▶ Written task 1:
Summarize the GPFedRec summary in two sentences.

▶ Document segment:

GPFedRec: Graph-guided Personalization for Federated Recommendation
Chunxu Zhang, Guodong Long, Tianyi Zhou, Zijjian Zhang, Peng Yan, Bo Yang
TL;DR
GPFedRec addresses privacy-preserving federated recommendation by constructing a server-side user relation graph from locally updated item embeddings and applying graph-guided aggregation to learn user-specific item embeddings without accessing private interactions. The server derives $r_i$ via a 1‑layer Graph Convolution Network on an adaptive adjacency $\mathcal{A}$, computes $q_{global}$ as a degree-weighted aggregation of inputs, and clients update with $\mathcal{L}_{total} = \mathcal{L}_i(\theta_i; \mathcal{Y}_{um}, \hat{\mathcal{Y}}_{um}) + \lambda \mathcal{R}(q_i, r_i)$. Training alternates server and client updates, and local differential privacy can be applied by adding Laplacian noise to $q_i$. Experiments on five datasets show state-of-the-art performance and broad compatibility with other FedRec models, validating the practical impact of graph-guided personalization in privacy-preserving federated settings.

[Records on spatial positioning]
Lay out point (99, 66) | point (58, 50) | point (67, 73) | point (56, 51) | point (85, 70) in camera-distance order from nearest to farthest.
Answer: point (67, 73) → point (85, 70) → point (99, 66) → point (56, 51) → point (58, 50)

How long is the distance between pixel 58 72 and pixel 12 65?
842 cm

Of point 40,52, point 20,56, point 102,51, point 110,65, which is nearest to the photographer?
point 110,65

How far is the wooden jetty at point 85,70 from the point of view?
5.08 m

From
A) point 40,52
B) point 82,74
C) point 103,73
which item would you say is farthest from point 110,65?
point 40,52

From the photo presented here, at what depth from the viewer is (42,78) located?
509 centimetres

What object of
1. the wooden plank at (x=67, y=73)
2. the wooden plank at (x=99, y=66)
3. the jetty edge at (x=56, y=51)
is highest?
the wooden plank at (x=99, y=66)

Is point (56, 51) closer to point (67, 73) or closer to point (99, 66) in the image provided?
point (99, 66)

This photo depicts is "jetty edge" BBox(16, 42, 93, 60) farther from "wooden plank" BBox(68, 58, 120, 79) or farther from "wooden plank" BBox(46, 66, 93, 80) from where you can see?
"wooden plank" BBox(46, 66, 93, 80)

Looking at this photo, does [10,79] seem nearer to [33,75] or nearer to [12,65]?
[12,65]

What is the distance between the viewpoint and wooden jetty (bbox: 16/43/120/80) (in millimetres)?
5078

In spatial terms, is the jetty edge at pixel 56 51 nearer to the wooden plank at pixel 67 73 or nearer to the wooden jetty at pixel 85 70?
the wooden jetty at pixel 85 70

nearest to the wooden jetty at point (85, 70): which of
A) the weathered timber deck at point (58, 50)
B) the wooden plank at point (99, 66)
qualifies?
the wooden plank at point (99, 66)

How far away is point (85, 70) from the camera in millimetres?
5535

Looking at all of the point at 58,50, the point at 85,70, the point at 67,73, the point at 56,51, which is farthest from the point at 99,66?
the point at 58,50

▶ Written task 2:
Write out the records verbatim from the line containing "Looking at this" through the end of the records.

▶ Task solution 1:
GPFedRec tackles privacy-preserving federated recommendation by building a user relation graph on the server from locally updated item embeddings. It then uses graph-guided aggregation to learn user-specific item embeddings without accessing private interactions, and experiments on five datasets show state-of-the-art performance and broad compatibility with other federated recommendation models.

▶ Task solution 2:
Looking at this photo, does [10,79] seem nearer to [33,75] or nearer to [12,65]?
[12,65]

What is the distance between the viewpoint and wooden jetty (bbox: 16/43/120/80) (in millimetres)?
5078

In spatial terms, is the jetty edge at pixel 56 51 nearer to the wooden plank at pixel 67 73 or nearer to the wooden jetty at pixel 85 70?
the wooden jetty at pixel 85 70

nearest to the wooden jetty at point (85, 70): which of
A) the weathered timber deck at point (58, 50)
B) the wooden plank at point (99, 66)
qualifies?
the wooden plank at point (99, 66)

How far away is point (85, 70) from the camera in millimetres?
5535

Looking at all of the point at 58,50, the point at 85,70, the point at 67,73, the point at 56,51, which is farthest from the point at 99,66?
the point at 58,50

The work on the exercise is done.